RECORDS
= = = = =
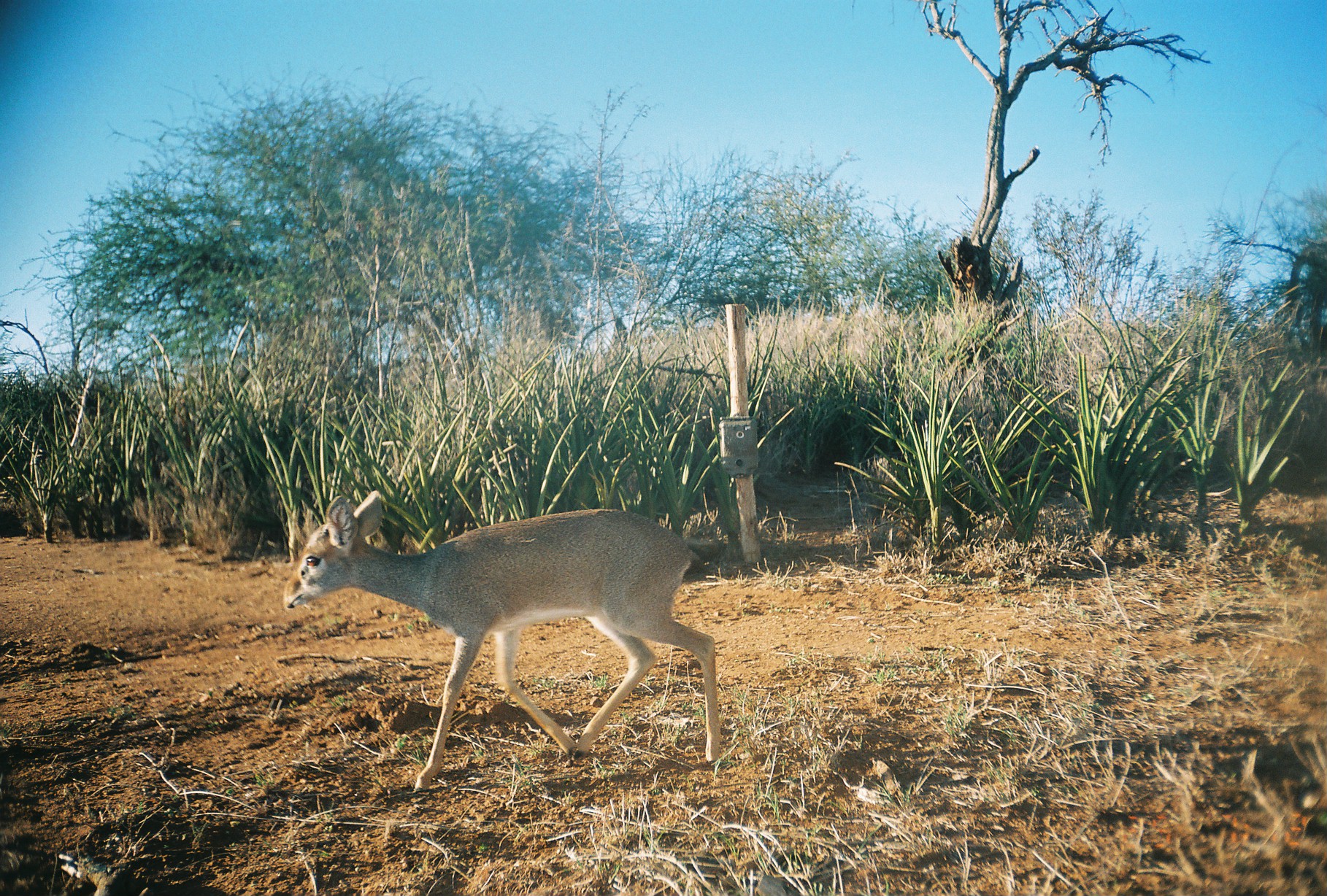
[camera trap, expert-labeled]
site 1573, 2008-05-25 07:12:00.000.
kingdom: Animalia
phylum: Chordata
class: Mammalia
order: Artiodactyla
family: Bovidae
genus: Madoqua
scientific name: Madoqua guentheri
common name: günther's dik-dik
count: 1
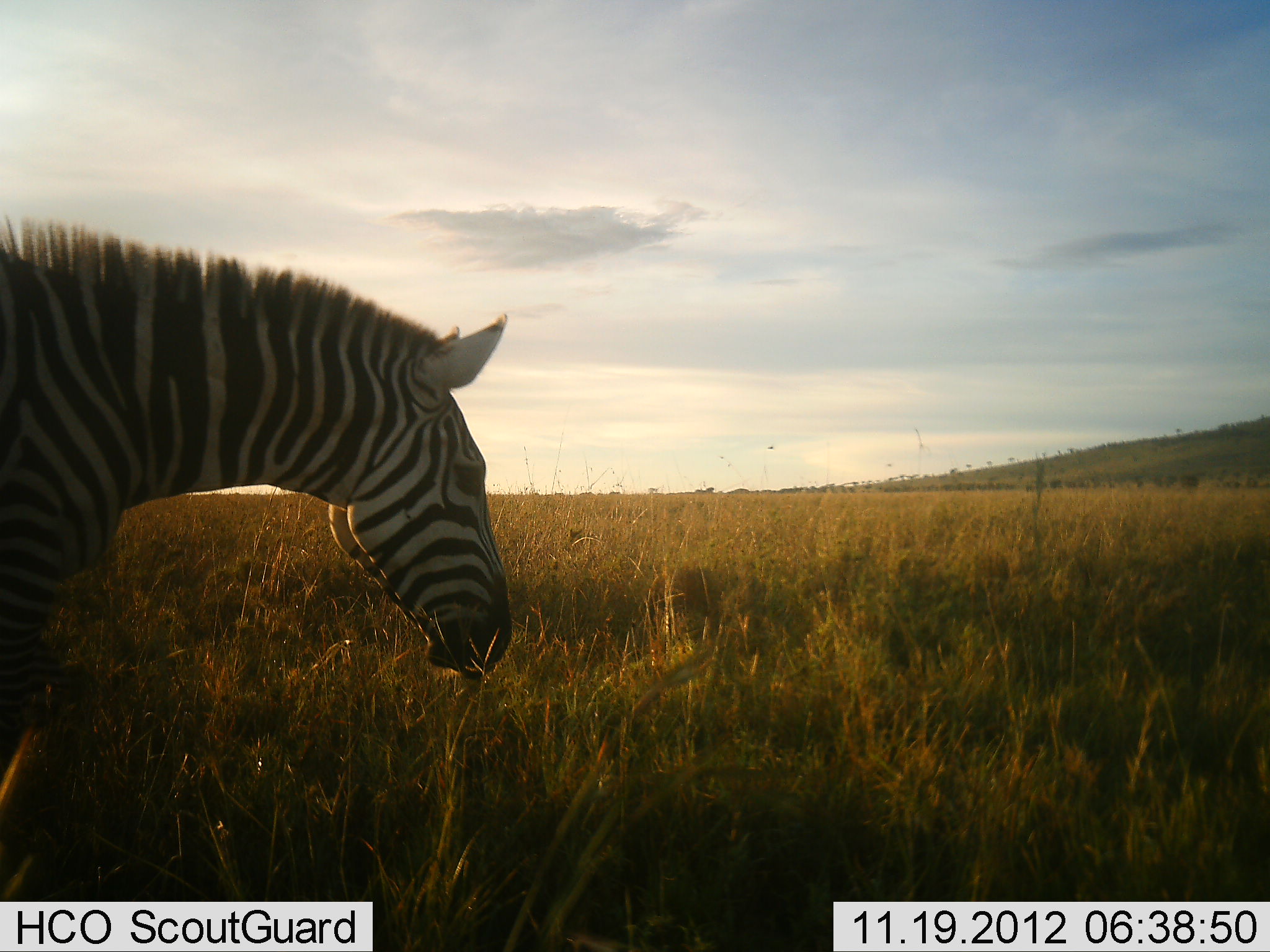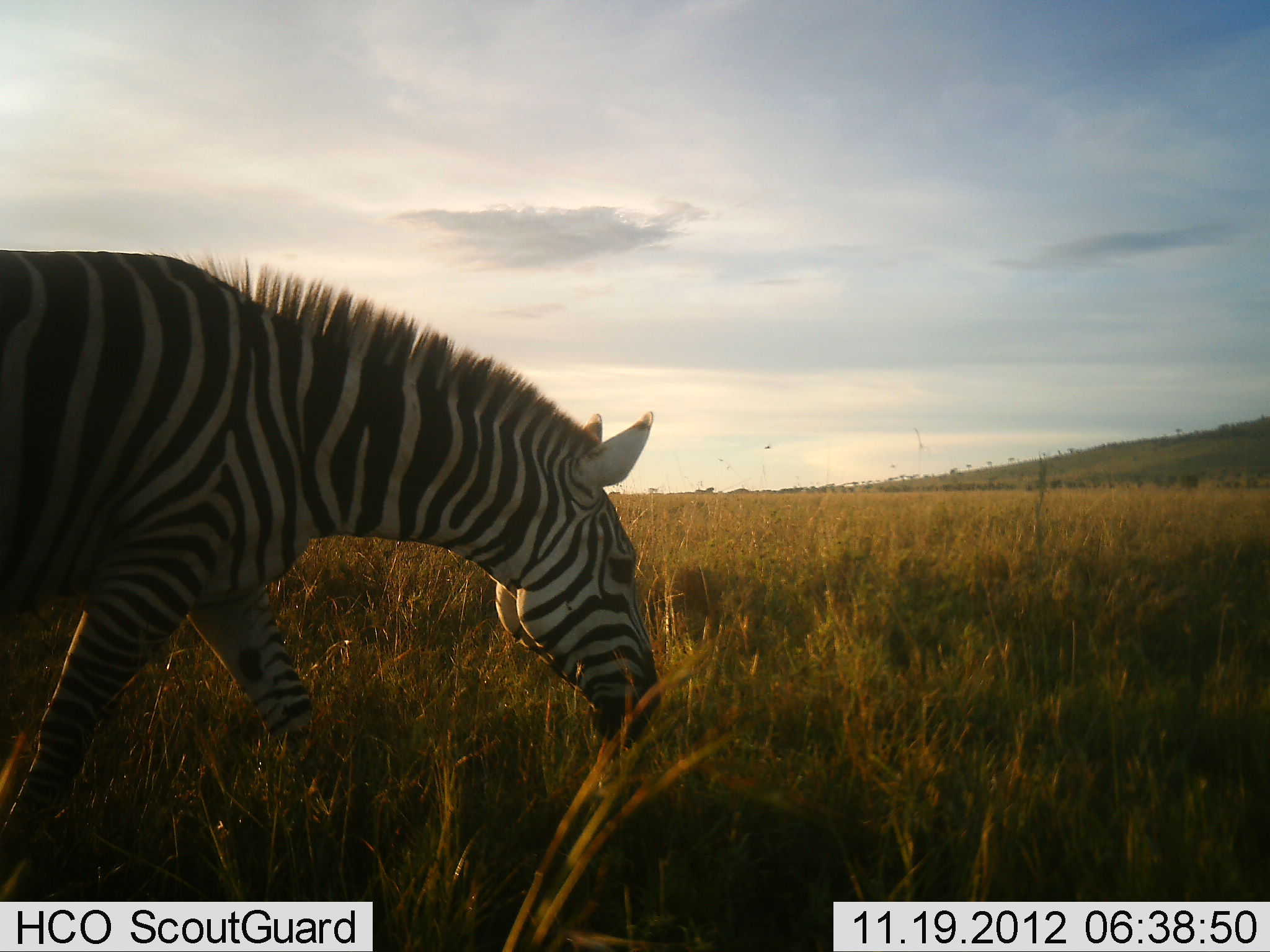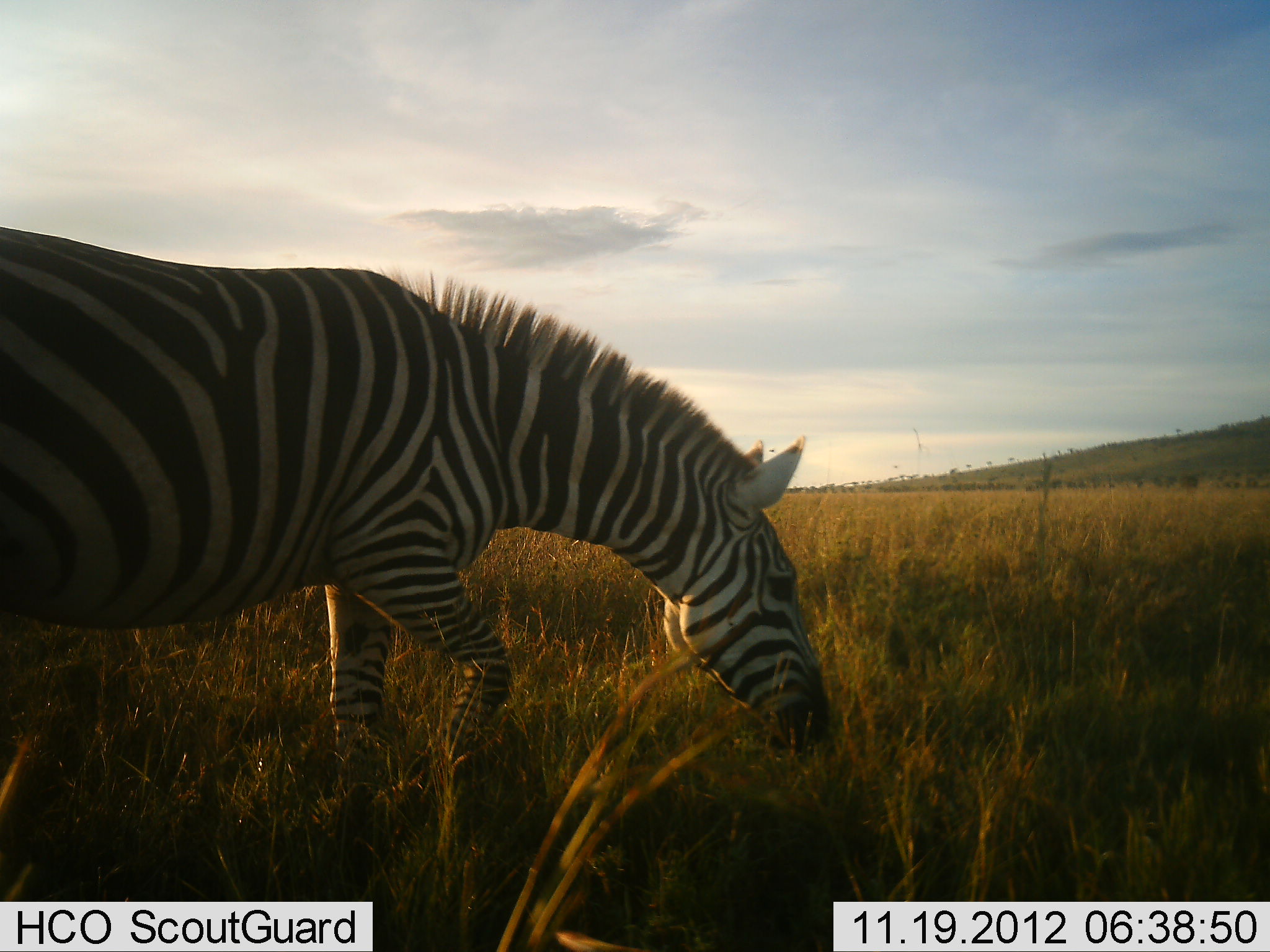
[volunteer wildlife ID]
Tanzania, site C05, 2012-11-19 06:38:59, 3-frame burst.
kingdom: Animalia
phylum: Chordata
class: Mammalia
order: Perissodactyla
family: Equidae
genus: Equus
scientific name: Equus quagga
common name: plains zebra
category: zebra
Zebra (plains zebra) (Equus quagga), count 1. Behavior (volunteer vote fractions): standing 10%, resting 0%, moving 90%, interacting 0%. Young present (vote fraction): 0%. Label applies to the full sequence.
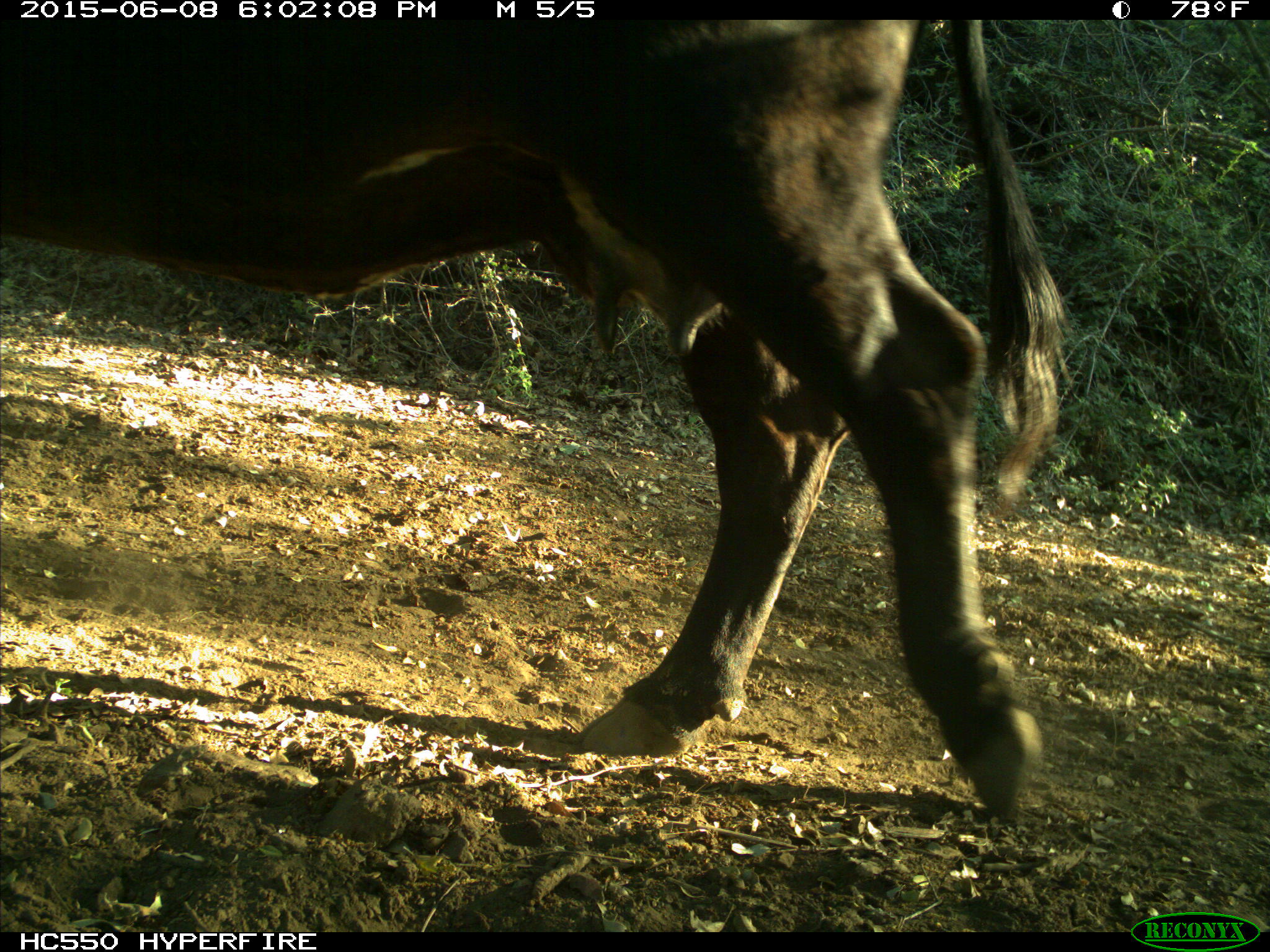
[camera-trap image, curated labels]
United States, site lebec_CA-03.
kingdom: Animalia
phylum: Chordata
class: Mammalia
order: Artiodactyla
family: Bovidae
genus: Bos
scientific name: Bos taurus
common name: domestic cow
= = = = =
EXERCISE REQUIREMENTS
Copy every line of the listing above exactly. Leave each picture out.

SOLUTION
[camera trap, expert-labeled]
site 1573, 2008-05-25 07:12:00.000.
kingdom: Animalia
phylum: Chordata
class: Mammalia
order: Artiodactyla
family: Bovidae
genus: Madoqua
scientific name: Madoqua guentheri
common name: günther's dik-dik
count: 1
[volunteer wildlife ID]
Tanzania, site C05, 2012-11-19 06:38:59, 3-frame burst.
kingdom: Animalia
phylum: Chordata
class: Mammalia
order: Perissodactyla
family: Equidae
genus: Equus
scientific name: Equus quagga
common name: plains zebra
category: zebra
Zebra (plains zebra) (Equus quagga), count 1. Behavior (volunteer vote fractions): standing 10%, resting 0%, moving 90%, interacting 0%. Young present (vote fraction): 0%. Label applies to the full sequence.
[camera-trap image, curated labels]
United States, site lebec_CA-03.
kingdom: Animalia
phylum: Chordata
class: Mammalia
order: Artiodactyla
family: Bovidae
genus: Bos
scientific name: Bos taurus
common name: domestic cow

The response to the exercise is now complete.